Chez Klimt comme chez Botticelli, l'allégorie de la vérité est une femme nue, debout, droite, toute d'immobilité et de sérieux.
Le Bernin, lui aussi, la sculpte dénudée. Mais au lieu d'être figée dans une posture solennelle, elle est assise, elle est radieuse, elle est serpentine. Les lignes sinueuses de son corps ondulent avec grâce, toute absorbée qu'elle est du plaisir d'être dévêtue par le Temps. Elle est mouvement et jouissance.
La vérité sait-elle se conduire en société ? A en croire Botticelli, elle fait bande à part. Entourée de mégères comme l'ignorance, le remors ou la calomnie, elle préfère s'abstraire des bassesses de ses compagnes d'infortune en pointant son regard vers le ciel.

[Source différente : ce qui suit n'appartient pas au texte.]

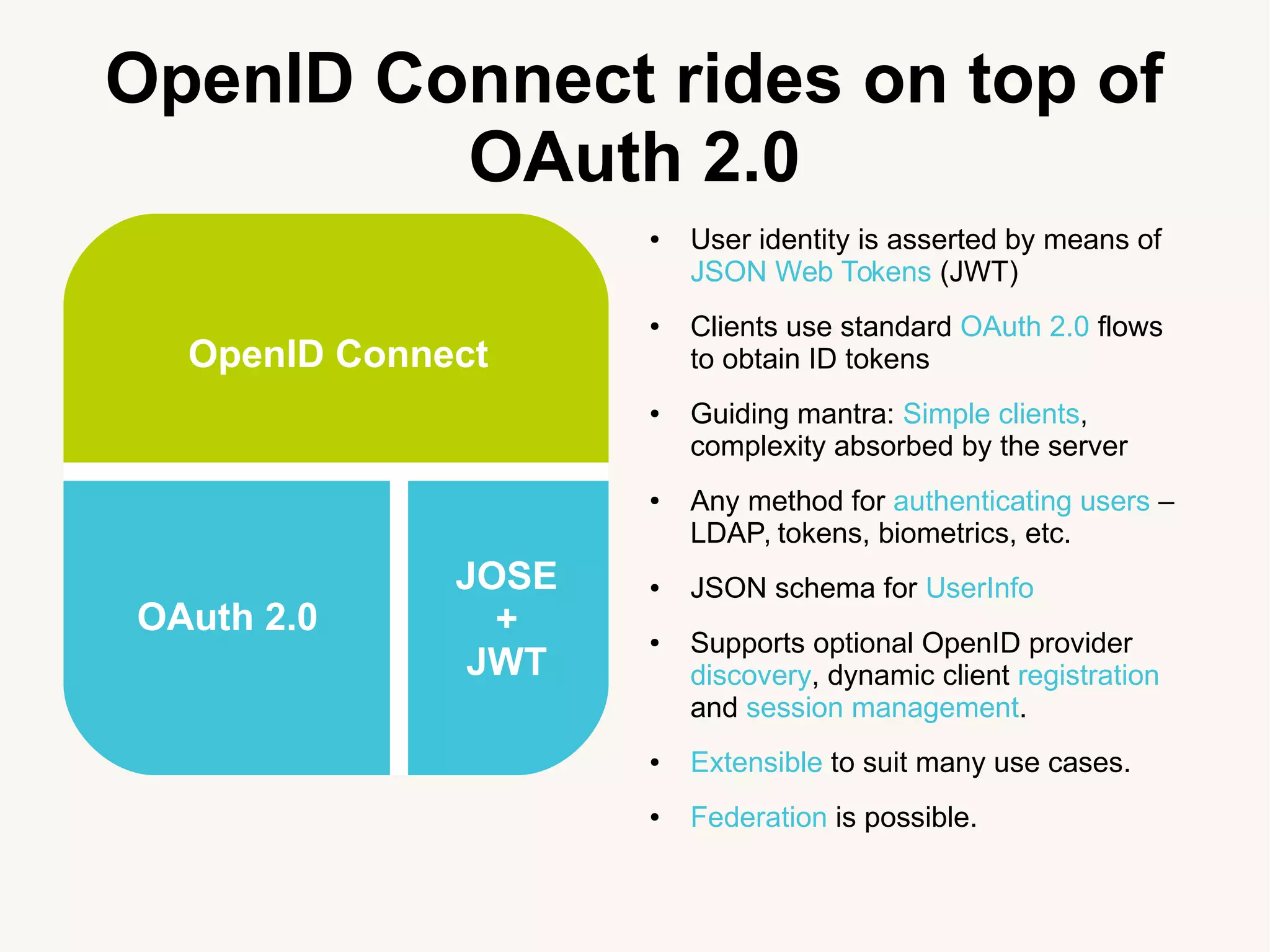 OpenID Connect rides on top of OAuth 2.0

OpenID Connect

OAuth 2.0

JOSE
+
JWT

• User identity is asserted by means of JSON Web Tokens (JWT)

• Clients use standard OAuth 2.0 flows to obtain ID tokens

• Guiding mantra: Simple clients, complexity absorbed by the server

• Any method for authenticating users – LDAP, tokens, biometrics, etc.

• JSON schema for UserInfo

• Supports optional OpenID provider discovery, dynamic client registration and session management.

• Extensible to suit many use cases.

• Federation is possible.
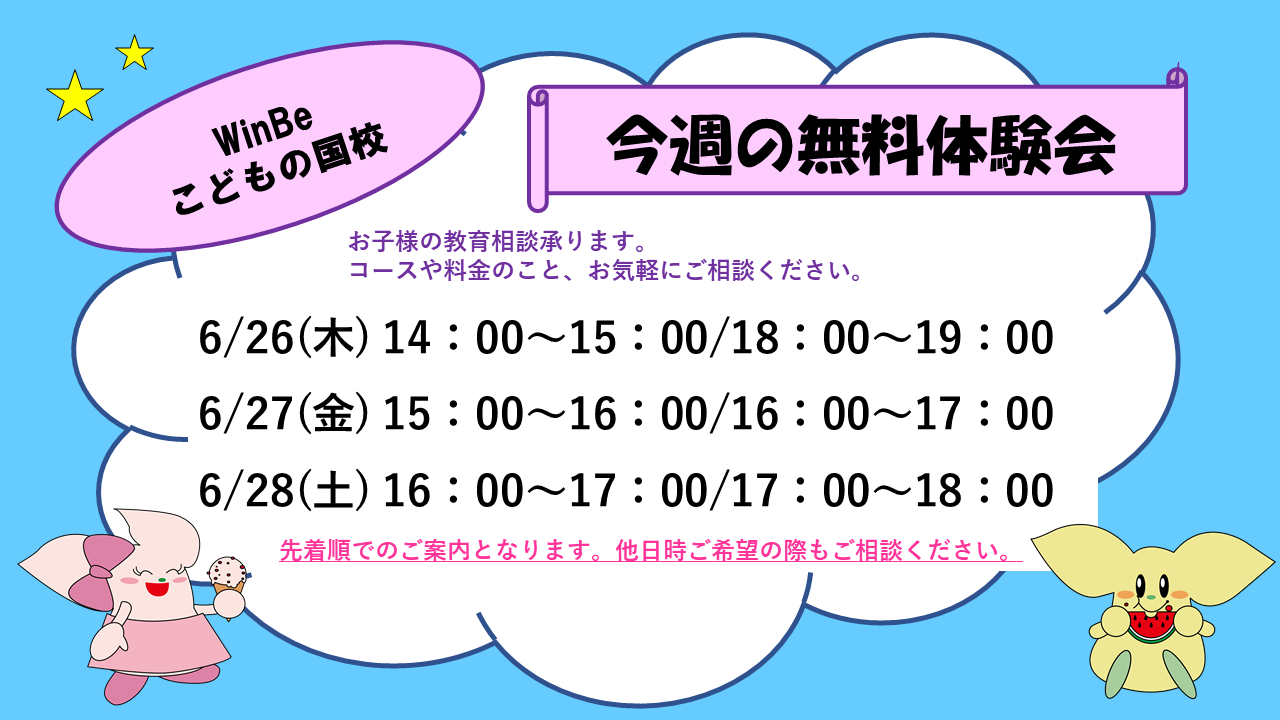 WinBe
こどもの国校

今週の無料体験会

お子様の教育相談承ります。
コースや料金のこと、お気軽にご相談ください。

6/26(木) 14：00～15：00/18：00～19：00

6/27(金) 15：00～16：00/16：00～17：00

6/28(土) 16：00～17：00/17：00～18：00

先着順でのご案内となります。他日時ご希望の際もご相談ください。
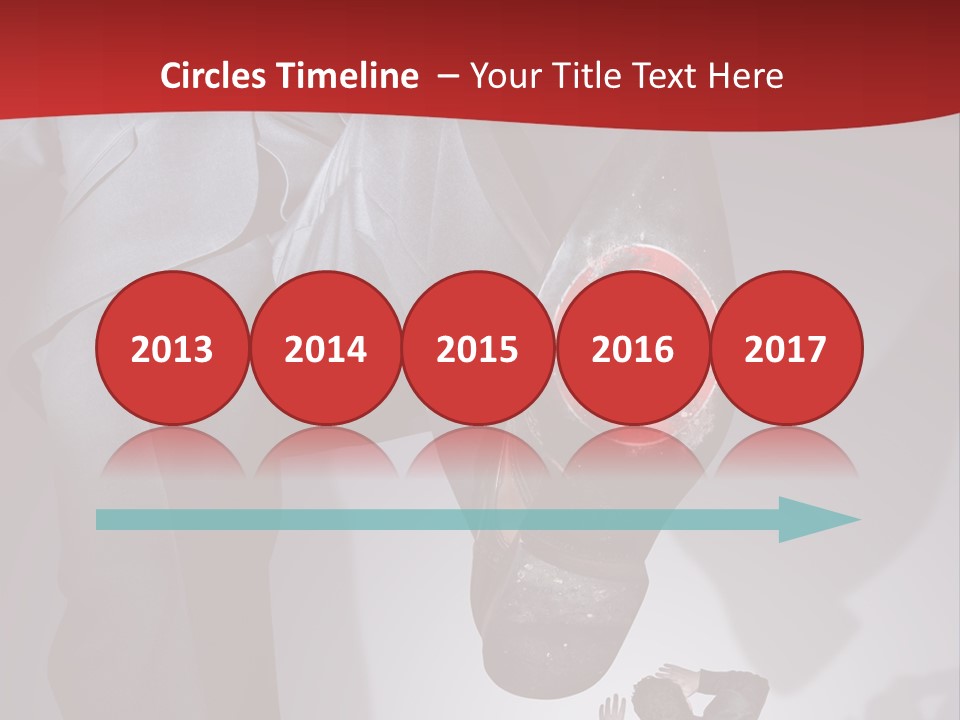 Circles Timeline – Your Title Text Here

2013

2014

2015

2016

2017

Chez Klimt, elle est seule, hiératique ; elle regarde droit devant sans sourciller.
Chez le Bernin, en revanche, elle se montre plus accomodante. Elle sourit au Temps qui la dévêtit. Et quand elle accompagne le pape Alexandre VII dans la mort, elle fait preuve d'une réserve et d'une pudeur sans égale. Il faut dire qu'invitée à Saint Pierre, son créateur a été sommé de l'habiller. La vérité est nue, certes, mais il ne s'agirait quand même pas qu'elle suscite la convoitise et la concupiscence. Et c'est justement là, qu'après l'avoir habillée, elle devient d'une sensualité étourdissante. Encore une fois, le Bernin réussit cet exploit de suggérer dans la même composition un dialogue harmonieux entre les contraires. Il façonne dans le marbre une rhétorique troublante où se rejoignent la brûlure du désir et la morsure glaciale de la mort.